The ISIS advance toward Baghdad may be temporarily held off as the government rallies its remaining security forces and Shia militias organize for the upcoming battle. But at the least, ISIS should be able to take control of some Sunni neighborhoods in Baghdad and wreak havoc on the city with IEDs, ambushes, single suicide attacks, and suicide assaults that target civilians, the government, security forces, and foreign installations.
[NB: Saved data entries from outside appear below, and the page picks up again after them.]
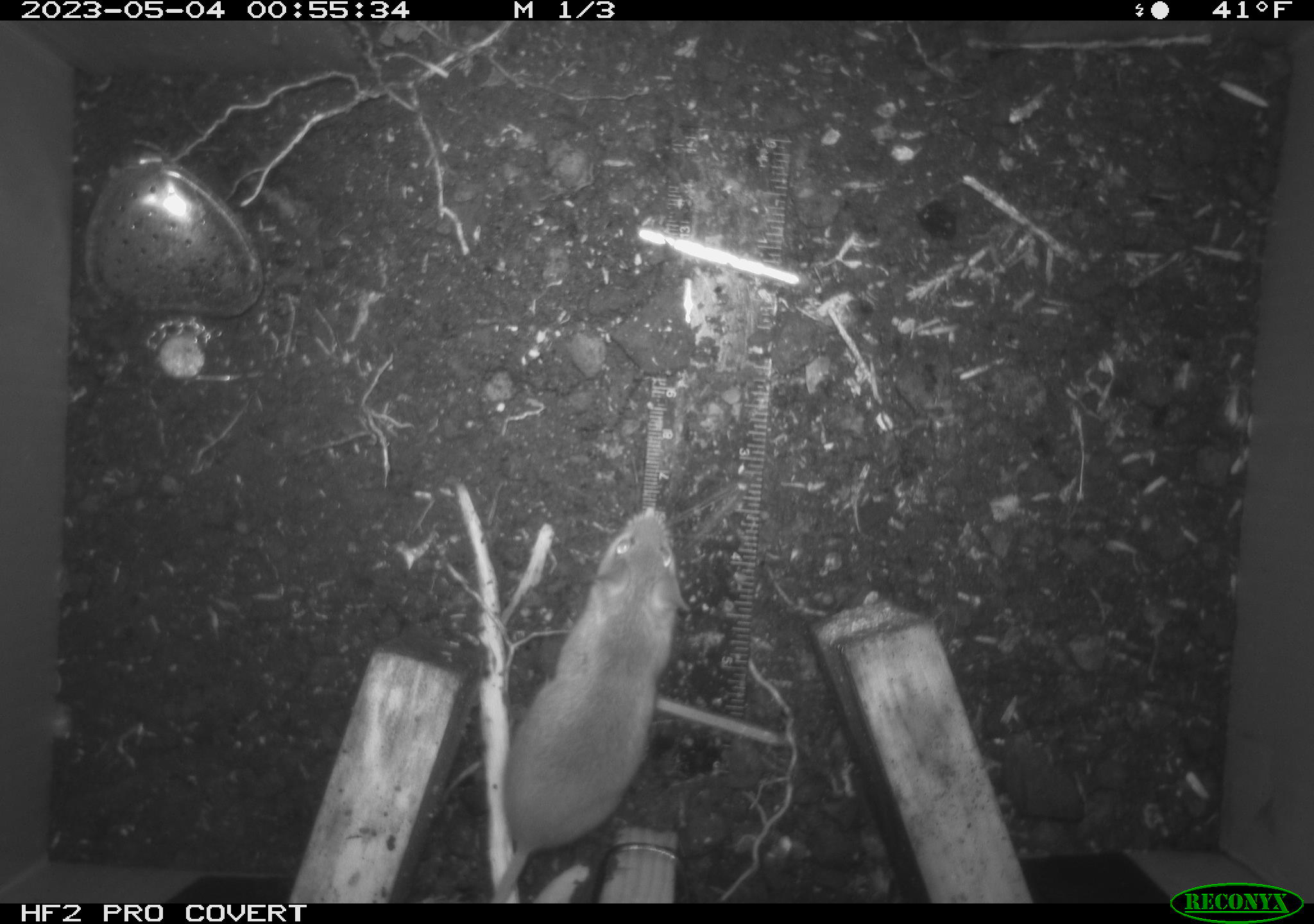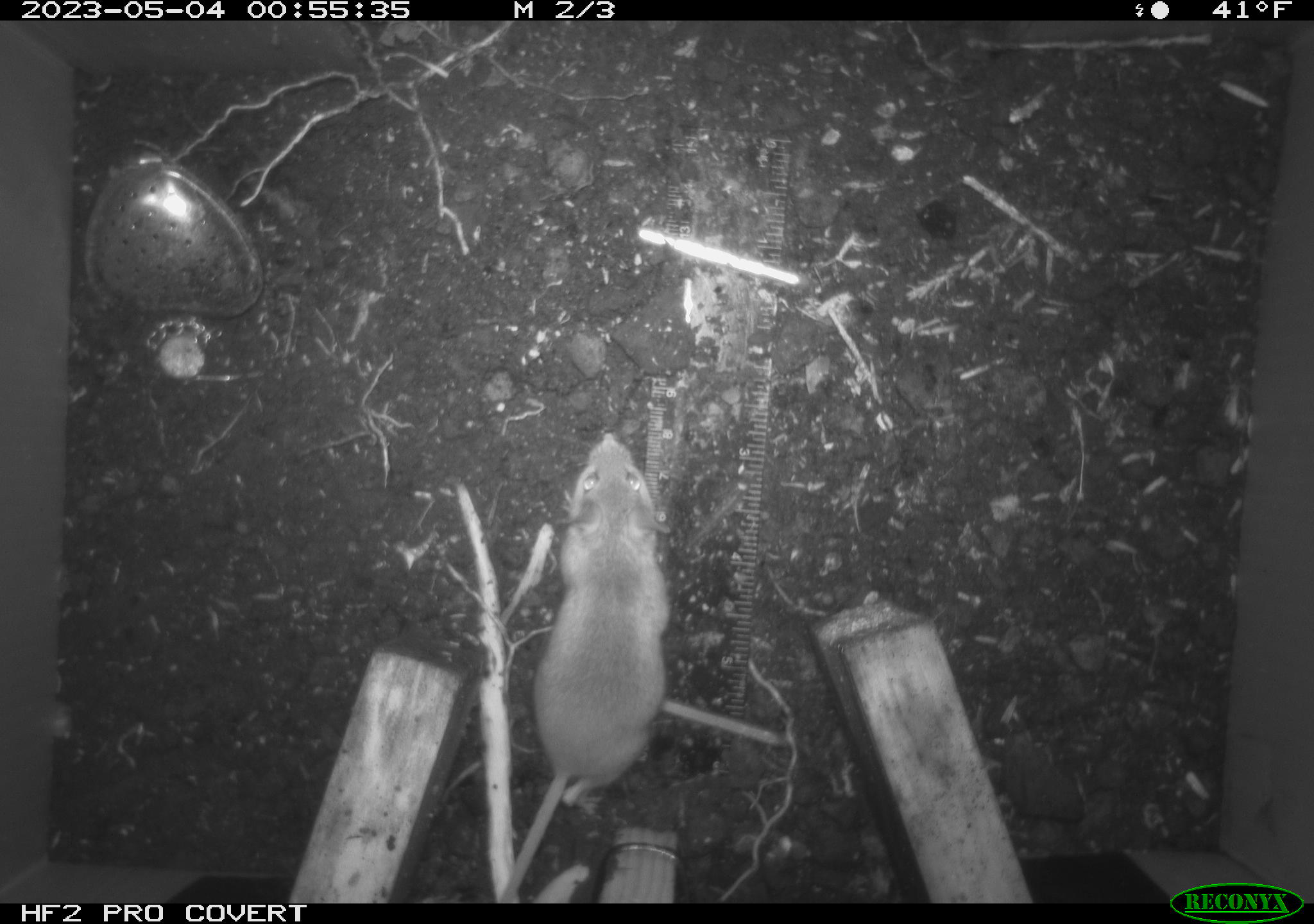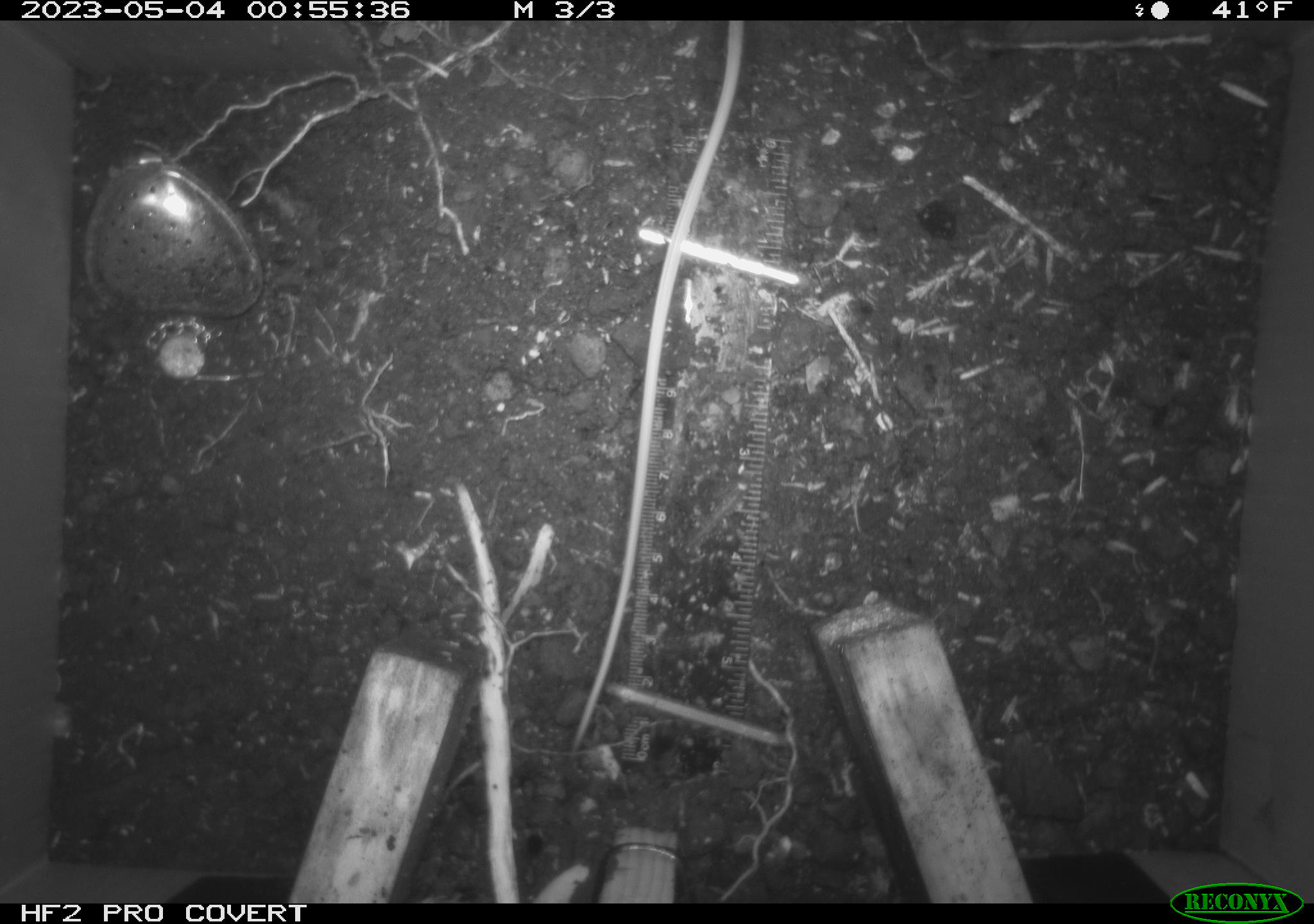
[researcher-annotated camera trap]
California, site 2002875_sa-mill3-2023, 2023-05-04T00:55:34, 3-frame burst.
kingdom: Animalia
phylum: Chordata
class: Mammalia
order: Rodentia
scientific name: Rodentia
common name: mouse species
Additionally, the brutal sectarian slaughter of Sunni and Shia alike that punctuated the violence in Baghdad from 2005 to 2007 is likely to return as Shia militias and ISIS fighters roam the streets.

Even if Iraqi forces are able to keep the ISIS from fully taking Baghdad and areas south, it is unlikely the beleaguered military and police forces will be able to retake the areas under ISIS control in the north and west without significant external support, as well as the support of the Kurds.

The ISIS and its allies are in a position today that closely resembles the ISI’s position prior to the US surge back in early 2007. More than 130,000 US troops, partnered with the Sunni Awakening formations and Iraqi security forces numbering in the hundreds of thousands, were required to clear Anbar, Salahaddin, Diyala, Ninewa, Baghdad, and the “triangle of death.” The concurrent operations took more than a year, and were supported by the US Air Force, US Army aviation brigades, and US special operations raids that targeted the ISI’s command and control, training camps, and bases, as well as its IED and suicide bomb factories.

Today, the Iraqis have no US forces on the ground to support them, US air power is absent, the Awakening is scattered and in disarray, and the Iraqi military has been humiliated while surrendering or retreating during the jihadists’ campaign from Mosul to the outskirts of Baghdad. The US government has indicated that it will not deploy US soldiers in Iraq, either on the ground or at airbases to conduct air operations.

ISIS is advancing boldly in the looming security vacuum left by the collapse of the Iraqi security forces and the West’s refusal to recommit forces to stabilize Iraq. This has rendered the country vulnerable to further incursions by al Qaeda-linked jihadists as well as intervention by interested neighbors such as Iran. Overt Iranian intervention in Iraq would likely lead any Sunnis still loyal to the government to side with ISIS and its allies, and would ensure that Iraq would slide even closer to a full-blown civil war, and risk a wider war throughout the Middle East.